_Input data:_

================================

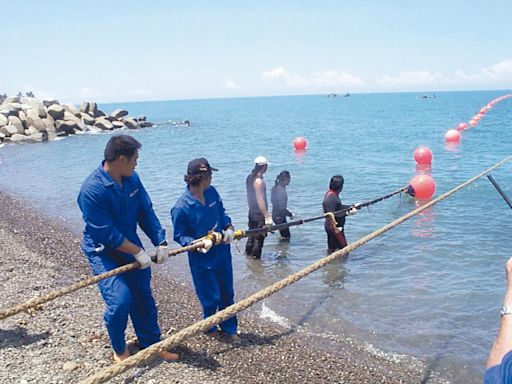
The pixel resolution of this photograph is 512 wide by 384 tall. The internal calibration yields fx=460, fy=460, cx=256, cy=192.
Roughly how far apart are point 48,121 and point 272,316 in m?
44.0

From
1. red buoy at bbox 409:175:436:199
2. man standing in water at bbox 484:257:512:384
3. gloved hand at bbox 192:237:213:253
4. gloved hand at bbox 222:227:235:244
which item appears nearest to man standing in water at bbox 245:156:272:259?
gloved hand at bbox 222:227:235:244

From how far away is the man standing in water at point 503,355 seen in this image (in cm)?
170

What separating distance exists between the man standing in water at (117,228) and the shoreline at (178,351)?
619 millimetres

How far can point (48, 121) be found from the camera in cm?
4509

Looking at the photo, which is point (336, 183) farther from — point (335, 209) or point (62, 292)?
point (62, 292)

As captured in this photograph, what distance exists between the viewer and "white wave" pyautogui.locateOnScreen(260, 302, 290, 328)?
696 cm

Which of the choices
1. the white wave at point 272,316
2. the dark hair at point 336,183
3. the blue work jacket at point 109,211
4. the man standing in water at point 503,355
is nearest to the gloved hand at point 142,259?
the blue work jacket at point 109,211

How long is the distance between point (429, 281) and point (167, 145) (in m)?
33.0

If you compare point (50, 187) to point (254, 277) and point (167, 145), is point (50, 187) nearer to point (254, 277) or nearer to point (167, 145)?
point (254, 277)

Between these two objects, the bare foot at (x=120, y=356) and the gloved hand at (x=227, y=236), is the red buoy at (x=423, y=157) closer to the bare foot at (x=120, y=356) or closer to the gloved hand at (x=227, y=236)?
the gloved hand at (x=227, y=236)

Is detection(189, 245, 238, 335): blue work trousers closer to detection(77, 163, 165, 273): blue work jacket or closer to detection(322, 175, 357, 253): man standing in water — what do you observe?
detection(77, 163, 165, 273): blue work jacket

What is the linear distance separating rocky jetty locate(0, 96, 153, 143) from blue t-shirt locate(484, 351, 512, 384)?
43555 millimetres

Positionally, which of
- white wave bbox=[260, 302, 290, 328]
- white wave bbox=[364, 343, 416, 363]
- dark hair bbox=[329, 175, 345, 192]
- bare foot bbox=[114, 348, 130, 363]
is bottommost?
white wave bbox=[364, 343, 416, 363]

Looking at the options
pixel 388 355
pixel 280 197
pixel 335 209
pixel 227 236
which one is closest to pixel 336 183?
pixel 335 209
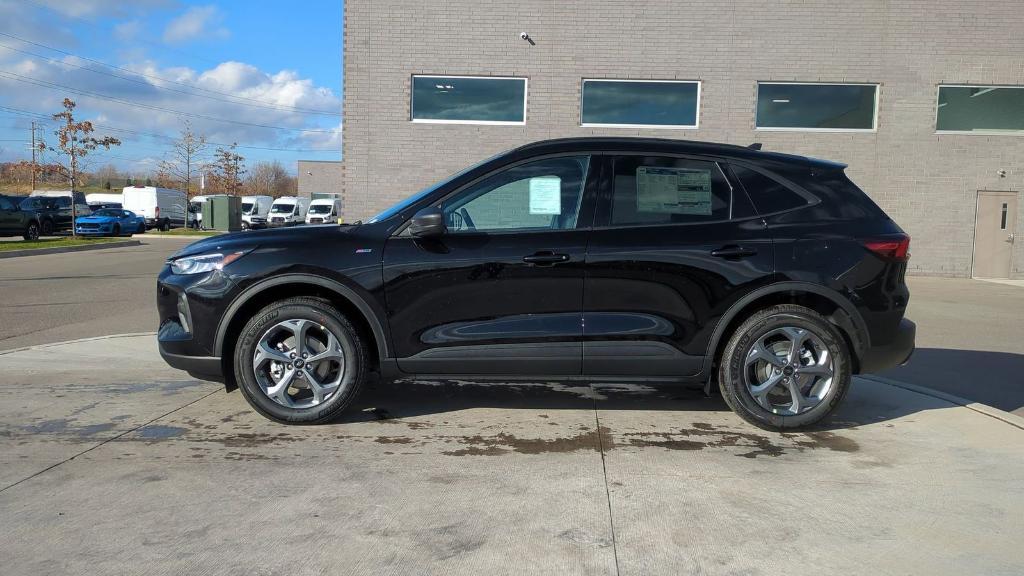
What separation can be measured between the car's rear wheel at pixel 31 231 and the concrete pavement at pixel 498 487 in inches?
1117

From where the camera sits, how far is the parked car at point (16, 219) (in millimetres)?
28625

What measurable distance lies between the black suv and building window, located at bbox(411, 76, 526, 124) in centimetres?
1253

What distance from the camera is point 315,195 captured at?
5066 centimetres

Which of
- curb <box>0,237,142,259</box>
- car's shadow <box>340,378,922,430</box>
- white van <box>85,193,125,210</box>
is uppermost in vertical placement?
white van <box>85,193,125,210</box>

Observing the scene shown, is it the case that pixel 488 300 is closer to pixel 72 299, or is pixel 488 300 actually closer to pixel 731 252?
pixel 731 252

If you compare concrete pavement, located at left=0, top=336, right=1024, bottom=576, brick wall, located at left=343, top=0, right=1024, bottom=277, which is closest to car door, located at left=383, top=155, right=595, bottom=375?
concrete pavement, located at left=0, top=336, right=1024, bottom=576

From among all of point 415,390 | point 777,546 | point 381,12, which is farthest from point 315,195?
point 777,546

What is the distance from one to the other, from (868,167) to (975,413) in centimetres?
1310

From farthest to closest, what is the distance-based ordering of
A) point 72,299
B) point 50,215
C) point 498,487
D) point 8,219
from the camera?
1. point 50,215
2. point 8,219
3. point 72,299
4. point 498,487

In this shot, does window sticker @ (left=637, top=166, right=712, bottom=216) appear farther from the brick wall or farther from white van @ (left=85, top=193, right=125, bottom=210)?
white van @ (left=85, top=193, right=125, bottom=210)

================================

_Exercise description:_ Present every row above as a numbered list, dropping blank lines and omitting the pictures.

_Problem solution:_
1. The pixel resolution of this photograph is 512 wide by 384 tall. The internal calibration yields fx=460, fy=460, cx=256, cy=192.
2. Roughly how far apart are point 48,121 and point 272,316 in m?
3. 44.0
4. From
5. 1. red buoy at bbox 409:175:436:199
6. 2. man standing in water at bbox 484:257:512:384
7. 3. gloved hand at bbox 192:237:213:253
8. 4. gloved hand at bbox 222:227:235:244
9. which item appears nearest to man standing in water at bbox 245:156:272:259?
10. gloved hand at bbox 222:227:235:244
11. From how far away is the man standing in water at point 503,355 seen in this image (in cm)?
12. 170
13. What separating distance exists between the man standing in water at (117,228) and the shoreline at (178,351)?
14. 619 millimetres
15. How far can point (48, 121) be found from the camera in cm?
16. 4509
17. Looking at the photo, which is point (336, 183) farther from — point (335, 209) or point (62, 292)?
18. point (62, 292)
19. As captured in this photograph, what distance exists between the viewer and "white wave" pyautogui.locateOnScreen(260, 302, 290, 328)?
20. 696 cm
21. Which of the choices
22. 1. the white wave at point 272,316
23. 2. the dark hair at point 336,183
24. 3. the blue work jacket at point 109,211
25. 4. the man standing in water at point 503,355
26. is nearest to the gloved hand at point 142,259?
27. the blue work jacket at point 109,211
28. How long is the distance between point (429, 281) and point (167, 145) (in m)?
29. 33.0
30. If you compare point (50, 187) to point (254, 277) and point (167, 145), is point (50, 187) nearer to point (254, 277) or nearer to point (167, 145)?
31. point (254, 277)
32. Between these two objects, the bare foot at (x=120, y=356) and the gloved hand at (x=227, y=236), is the red buoy at (x=423, y=157) closer to the bare foot at (x=120, y=356) or closer to the gloved hand at (x=227, y=236)?
33. the gloved hand at (x=227, y=236)
34. Is detection(189, 245, 238, 335): blue work trousers closer to detection(77, 163, 165, 273): blue work jacket or closer to detection(322, 175, 357, 253): man standing in water — what do you observe?
35. detection(77, 163, 165, 273): blue work jacket
36. What is the linear distance separating rocky jetty locate(0, 96, 153, 143) from blue t-shirt locate(484, 351, 512, 384)?
37. 43555 millimetres
38. Positionally, which of
39. - white wave bbox=[260, 302, 290, 328]
40. - white wave bbox=[364, 343, 416, 363]
41. - dark hair bbox=[329, 175, 345, 192]
42. - bare foot bbox=[114, 348, 130, 363]
43. is bottommost?
44. white wave bbox=[364, 343, 416, 363]
45. Looking at the options
46. pixel 388 355
47. pixel 280 197
48. pixel 335 209
49. pixel 227 236
50. which one is closest to pixel 336 183?
51. pixel 335 209
52. What separation can be measured between the car's rear wheel at pixel 31 231 and the concrete pavement at pixel 498 487 in inches?
53. 1117
54. From where the camera sits, how far is the parked car at point (16, 219) (in millimetres)?
55. 28625
56. What measurable distance lies between the black suv and building window, located at bbox(411, 76, 526, 124) in centimetres?
57. 1253
58. What distance from the camera is point 315,195 captured at?
59. 5066 centimetres
60. Which of
61. - curb <box>0,237,142,259</box>
62. - car's shadow <box>340,378,922,430</box>
63. - white van <box>85,193,125,210</box>
64. is uppermost in vertical placement?
65. white van <box>85,193,125,210</box>
66. Observing the scene shown, is it the case that pixel 488 300 is closer to pixel 72 299, or is pixel 488 300 actually closer to pixel 731 252?
67. pixel 731 252
68. If you compare concrete pavement, located at left=0, top=336, right=1024, bottom=576, brick wall, located at left=343, top=0, right=1024, bottom=277, which is closest to car door, located at left=383, top=155, right=595, bottom=375?
69. concrete pavement, located at left=0, top=336, right=1024, bottom=576
70. From among all of point 415,390 | point 777,546 | point 381,12, which is farthest from point 315,195?
71. point 777,546
72. What is the distance from one to the other, from (868,167) to (975,413) in centimetres?
73. 1310
74. From farthest to closest, what is the distance-based ordering of
75. A) point 72,299
76. B) point 50,215
77. C) point 498,487
78. D) point 8,219
79. from the camera?
80. 1. point 50,215
81. 2. point 8,219
82. 3. point 72,299
83. 4. point 498,487
84. In this shot, does window sticker @ (left=637, top=166, right=712, bottom=216) appear farther from the brick wall or farther from white van @ (left=85, top=193, right=125, bottom=210)?
85. white van @ (left=85, top=193, right=125, bottom=210)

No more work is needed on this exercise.